Source: www.ghanawebbers.com

Editorial: Dynamic cash reserve ratio amended

The Bank of Ghana has made important changes to its policies.

Foreign currency deposits must now be backed by foreign reserves. Cedi deposits must be backed by cedi reserves.

The bank introduced a new cash reserve ratio (CRR) framework. This framework varies based on banks’ loan-to-deposit ratios.

CRRs are set at 25 percent for LDRs below 40 percent. They are 20 percent for LDRs between 40 and 55 percent. For LDRs above 55 percent, CRRs are set at 15 percent.

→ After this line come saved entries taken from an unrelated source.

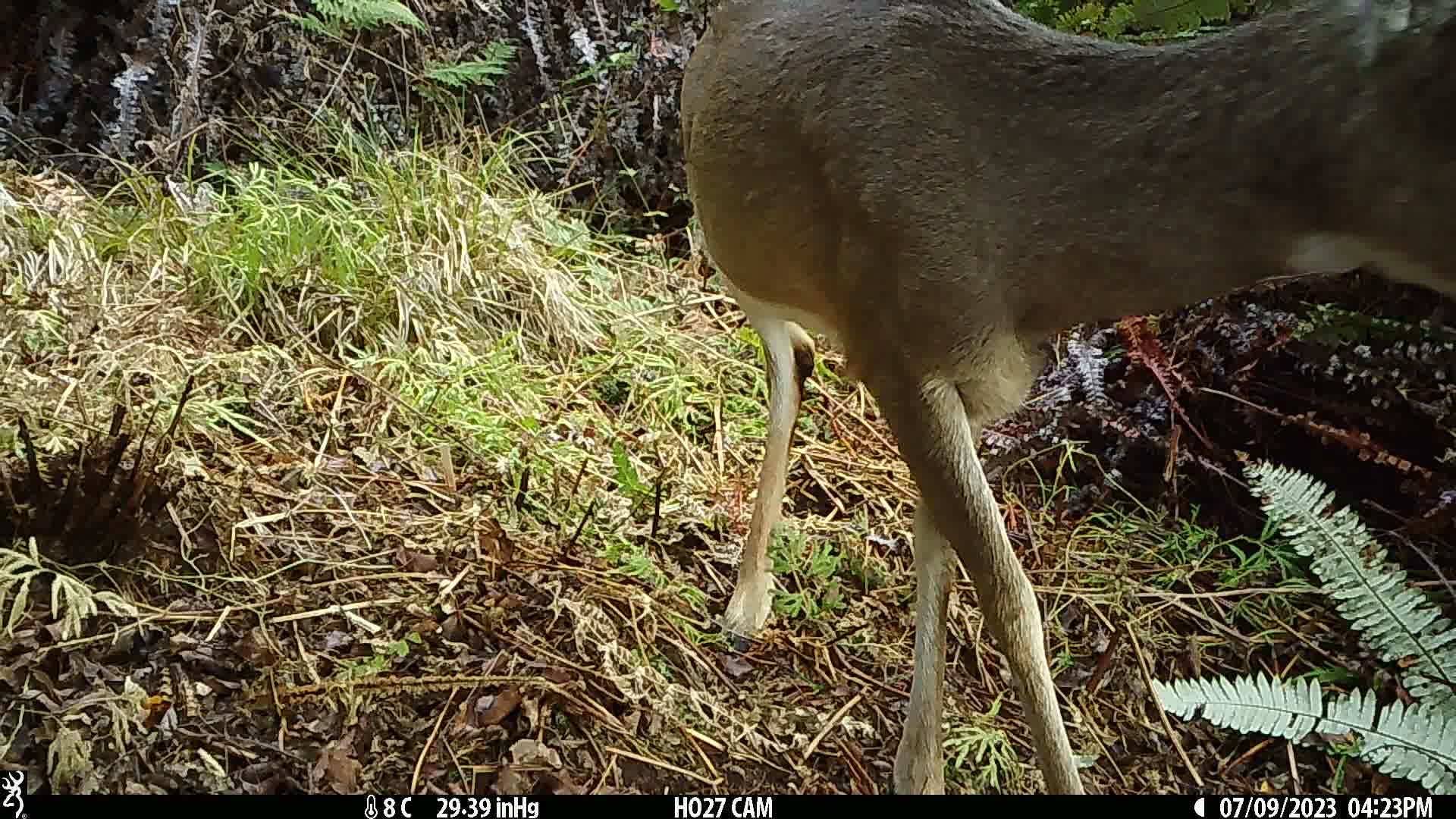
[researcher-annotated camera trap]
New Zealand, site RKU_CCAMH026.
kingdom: Animalia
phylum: Chordata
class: Mammalia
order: Artiodactyla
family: Cervidae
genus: Odocoileus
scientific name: Odocoileus virginianus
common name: white-tailed deer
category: white tailed deer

These changes have increased reserves at the central bank significantly. They also helped absorb excess liquidity in the market.

Governor Dr. Johnson Pandit Asiama explained these changes during a press briefing. He stated that they aim to tighten the liquidity framework and improve monetary transmission.

Consumer and business confidence is at its highest in seven years. This rise is supported by declining inflation and a stable exchange rate.

The Governor noted that the Monetary Policy Committee (MPC) expects faster convergence toward the inflation target by early 2026. The end-year inflation target is now set at 12 percent.

However, the MPC acknowledges that inflation remains high compared to its medium-term goal. Asiama emphasized that maintaining a tight monetary policy is essential for disinflation.

The unchanged policy rate reflects cautious optimism from the bank. It balances consolidating gains with awareness of ongoing vulnerabilities.

The next MPC meeting is scheduled for July 2025.